Записка про Виктора Ерофеева, Юрия Трифонова, немного Аксёнова и предательство (2015)

1)      По поводу следующей статьи:

http://snob.ru/selected/entry/96944 

Итак, одно из наиболее деловых и глубоких посланий—исследующих суть сегодняшнего постсоветского мира—начало всего... Ведь по всему советскому строю проходит именно тема предательства—и Трифонов велик раскрытием этой темы по-своему, в ситуации цензуры... И не было бы сегодняшних реалий, не будь той глубины предательства друг друга, начиная с гражданской войны, через 20-е и 30-е и до 60-х, о которой многое писал Трифонов, а Аксёнов царствие оной темы попытался раскрыть в последнем своём великолепном романе «Таинственная страсть»... Романе о предательствах, о «таинственной страсти»... И до конца этого строя и до сегодняшнего дня—тема эта—ключевая для понимания постсоветского мира.

И вот, один из них, из этих таинственных предателей, предательски (ха-ха!) пишет о предательстве одного из них... Причём пишет так, как если бы это писал один из них... Почитайте странички из «Дома на набережной» или из «Таинственной страсти», и сразу чувствуется, что текст-то из той когорты... С поправкой на то, что автор—другое поколение, постмодернист (назовём так для простоты и чтоб не искать другого слова), хоть и уже тоже фактически чуть ли не классик (хоть и вкусам многих не соответствует), с точки зрения более-менее сбалансированного литературного процесса...

Посмотрим, как построен текст: автор-то начинает с того, что хотел было считать предателем «соглашателя» Трифонова... А оборачивается всё тем, что предателем-то оказывается (также и?) блестящий и беспощадный Аксёнов.
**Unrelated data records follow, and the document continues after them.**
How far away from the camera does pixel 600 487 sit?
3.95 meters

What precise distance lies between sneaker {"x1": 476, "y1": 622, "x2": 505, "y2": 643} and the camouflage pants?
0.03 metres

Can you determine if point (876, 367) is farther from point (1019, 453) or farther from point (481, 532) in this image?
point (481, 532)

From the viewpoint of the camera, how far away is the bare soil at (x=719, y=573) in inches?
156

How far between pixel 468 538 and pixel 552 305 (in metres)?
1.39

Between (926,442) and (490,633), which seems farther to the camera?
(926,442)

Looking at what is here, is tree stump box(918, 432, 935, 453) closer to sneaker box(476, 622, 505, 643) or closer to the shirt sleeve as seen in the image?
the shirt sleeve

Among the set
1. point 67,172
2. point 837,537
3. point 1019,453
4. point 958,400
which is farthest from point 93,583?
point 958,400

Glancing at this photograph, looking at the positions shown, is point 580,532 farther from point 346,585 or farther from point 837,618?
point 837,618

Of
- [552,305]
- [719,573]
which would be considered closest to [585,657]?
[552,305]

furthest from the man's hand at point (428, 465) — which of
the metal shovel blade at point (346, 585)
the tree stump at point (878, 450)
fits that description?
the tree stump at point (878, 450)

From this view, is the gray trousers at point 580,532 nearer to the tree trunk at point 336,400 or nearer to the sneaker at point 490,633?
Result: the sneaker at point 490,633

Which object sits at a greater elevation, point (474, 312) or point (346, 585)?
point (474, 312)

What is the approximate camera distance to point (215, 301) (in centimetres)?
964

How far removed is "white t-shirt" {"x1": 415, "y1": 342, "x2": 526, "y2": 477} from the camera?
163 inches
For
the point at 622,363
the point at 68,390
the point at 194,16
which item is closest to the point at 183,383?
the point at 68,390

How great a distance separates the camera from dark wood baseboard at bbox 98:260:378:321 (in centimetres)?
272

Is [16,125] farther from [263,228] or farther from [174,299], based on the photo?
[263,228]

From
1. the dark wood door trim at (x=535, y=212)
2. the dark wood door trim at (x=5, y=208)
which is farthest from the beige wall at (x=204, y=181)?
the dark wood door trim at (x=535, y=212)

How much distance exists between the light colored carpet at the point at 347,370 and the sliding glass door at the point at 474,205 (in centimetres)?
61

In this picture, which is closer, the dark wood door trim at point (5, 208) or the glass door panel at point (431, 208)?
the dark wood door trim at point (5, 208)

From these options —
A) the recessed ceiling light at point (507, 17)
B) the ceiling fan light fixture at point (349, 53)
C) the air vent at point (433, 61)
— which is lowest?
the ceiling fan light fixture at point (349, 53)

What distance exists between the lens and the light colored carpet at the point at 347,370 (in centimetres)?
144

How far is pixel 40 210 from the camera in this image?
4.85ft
Правда, из-за своей сексуальной жены где-то... И если этот мёбиусовский поворотик понять до глубины... Что предателем исторически оказывается не «соглашатель», не «адаптирующийся» внешне, а «борец»... А также...

... учитывая также и то, что Ерофеев сам тоже «предатель»...

В тексте-то, как бы, можно считать, случай «положительного предательства», если таковое возможно—ведь люстрация где-то есть что-то похожее на предательство, предательство с обратным знаком, освещение всего и вся, вынос скелетов из шкафов—как когда героиня в «Доме», мать Сони, свет включает в гостиной, когда Глебов приходит к ним после предательства... В данном тексте кто-то может предательством посчитать—разрушение иерархий, ожиданий, да, обывательских где-то?—но это здоровое, что ли, «предательство»?

Кстати, заметим, что в России—да и в Армении—последних 100 лет, а то и раньше, а то и всегда, есть очень много случаев, когда властители дум, писатели в тексте—величие проявляют, а в жизни—совершают те же мелкие и крупные предательства, что и простые смертные. И исследовать этот феномен—который, если знать его, создаёт когнитивный диссонанс и может привести к потере уважительного отношения к важным, талантливым, а иногда и кажущимся великими текстам—было бы очень важно и полезно, хотя и трудно и больно.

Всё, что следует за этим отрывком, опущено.